Let’s make it a better place.
It’s crystal clear they tried to deliver a socially critical message. It’s broadly an allegorical representation of our contemporary society. A society with an unfair distribution of prosperity and richness. And the vast majority of those who own the most wealth in our society, are disinclined to share it with those of the lower classes. And the plea of the less fortunate falls on deaf ears, so they are doomed to rely on less humane practices. And, of course, there are the world improvers among us and people thinking they are a newborn St. Martin, who make frantic efforts to convince others to participate in working on a better world and to call for solidarity. A fairer world. And mocking laughter and derision are usually the results of their efforts.
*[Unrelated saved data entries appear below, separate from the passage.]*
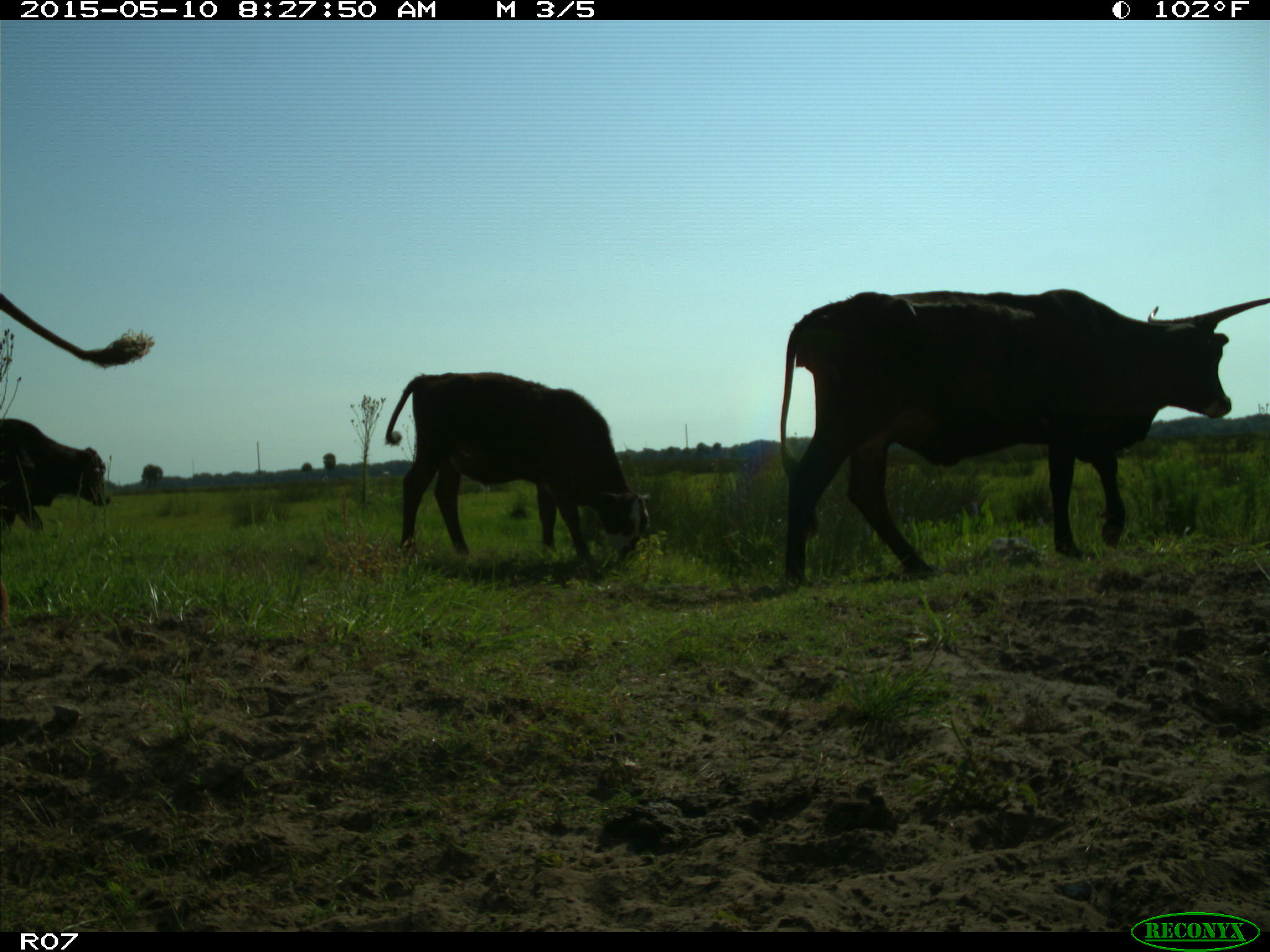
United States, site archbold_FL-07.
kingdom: Animalia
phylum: Chordata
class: Mammalia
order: Artiodactyla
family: Bovidae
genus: Bos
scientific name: Bos taurus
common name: domestic cow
The only difference with real life is that people change in the social ladder from month to month in this prison. Some in a positive, others in a negative way.
Bizarre and repugnant.
“El Hoyo” is a bizarre story that leaves you with an oppressive feeling. As the film progresses you realize how awful it is for some in this gray, grim tower. And these abject conditions are also explicitly shown. Suffocatingly realistic. So expect some bloody and gory images full of excessive violence as well (not suitable for sensitive souls). For some, the sight of men eating food like animals (which reminded me a bit of “La Grande Bouffe”), it will be repugnant already. But otherwise, this original film is easy to digest (just to stay with the subject). And not only because of the splendid acting. It’s not without reason that the film is a great success on Netflix. So you can see that this film platform occasionally programs better movies.